Chronicling The Observer’s history

 

PHOTO BY ANTHONY J. MACHCINSKI/ THE OBSERVER: A SOURCE OF LOCAL NEWS FOR MORE THAN A CENTURY.

 

By Anthony J. Machcinski

On the morning of March 14, 1887, three young men sat in a small back room looking at their finished work. The three men, Philip E. Brockway and brothers Bernard and Edward Fredericks, had spent the whole night working feverishly on the first copy of Volume 1, Number 1 of The Arlington Observer, a four-page, five-column masterpiece. What has simply become just another newspaper in modern society must have been viewed as a work of art for those three men. Today, 125 years later, that plain, but pioneering publication has evolved into the multifaceted collaboration of compositions you hold in your hands.

Formed 20 years after an act of the New Jersey Legislature created the Township of Kearny in 1867, The Observer has grown and changed as much as the town around it.

Judging from a town map from 1893, only six short years after the paper was born, Kearny looked much like many towns in western Jersey look today: spacious. The three men who started that paper on what was known as McCloud’s Block, now Elm St. (where Elm St. currently intersects with Midland Ave.) would be shocked to see the sheer amount of change just in their corner of town. Even the description of what was then known as Arlington from one of the men says it all: “Its western borders are washed by the placid Passaic.” Despite its poetic pageantry, I’d fi nd it hard to believe that anyone would describe the Passaic River as “placid” these days.

 

Photo by Anthony J. Machcinski

 

Even the Greenwood Lake branch of the Erie Railroad, once the lifeline of Kearny, has changed names countless times before its last owner, New Jersey Transit, stopped service in 2002.

The paper itself has seen a great deal of change since 1887. The three men who spent all night putting together four pages of material would be amazed to hear that graphic designers now can put our 32-page newspaper together within a couple of hours.

Of course, like many contemporaneous businesses since then, The Observer has changed hands on several occasions.
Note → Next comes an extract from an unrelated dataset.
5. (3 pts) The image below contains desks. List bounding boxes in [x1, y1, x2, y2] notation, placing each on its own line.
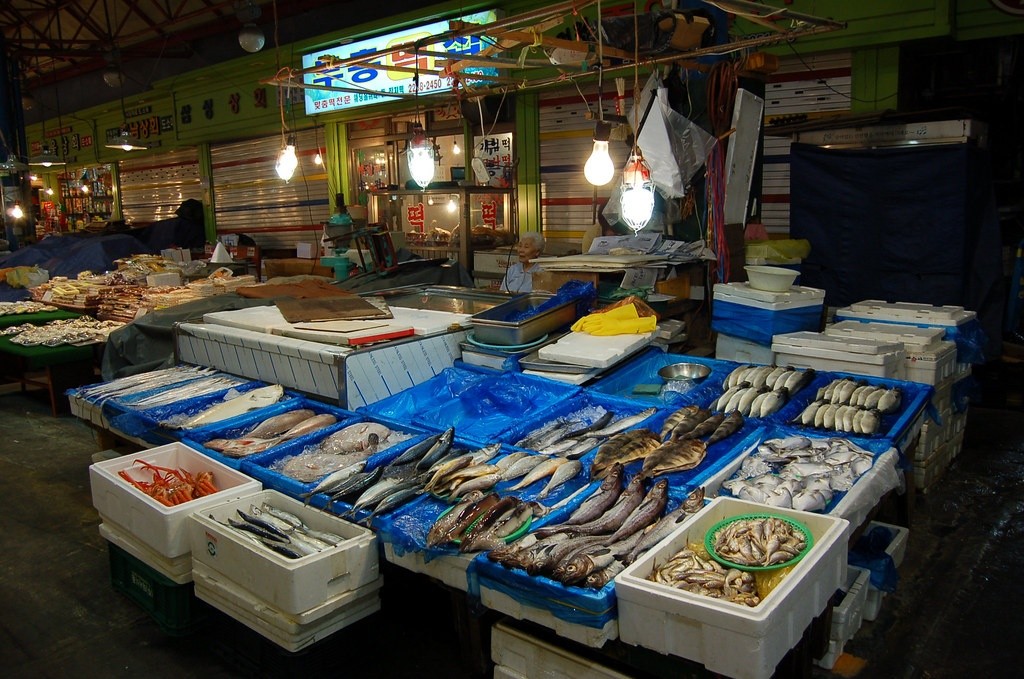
[0, 324, 104, 417]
Along with several others, the paper has been owned by Col. Theodore C. Wildman, Messrs. Perley and Burroughs, J.D. Beckwith, J.W. Speare, and William W. Beadell. The present version of the paper came into being in April 1935 when The Observer and the West Hudson Record merged.

The current owner of the Observer, Mary Tortoretti, took over the paper with her husband Anthony in 1972. As we pass our 125th birthday and look toward the future, one thing remains unchanged. While it is unclear whether of Brockway or one of the Fredericks wrote the following testimonial, it still rings true to this day. After citing an extensive list of infrastructure improvements in town, including mass transit and new utilities, one of the three men wrote, “Therefore, all things considered, Arlington offers many advantages to both manufacturers and residents.”

Today, with improvements in all those comforts as well as technological advancements, a newspaper that has become the backbone of the community can be added to that list.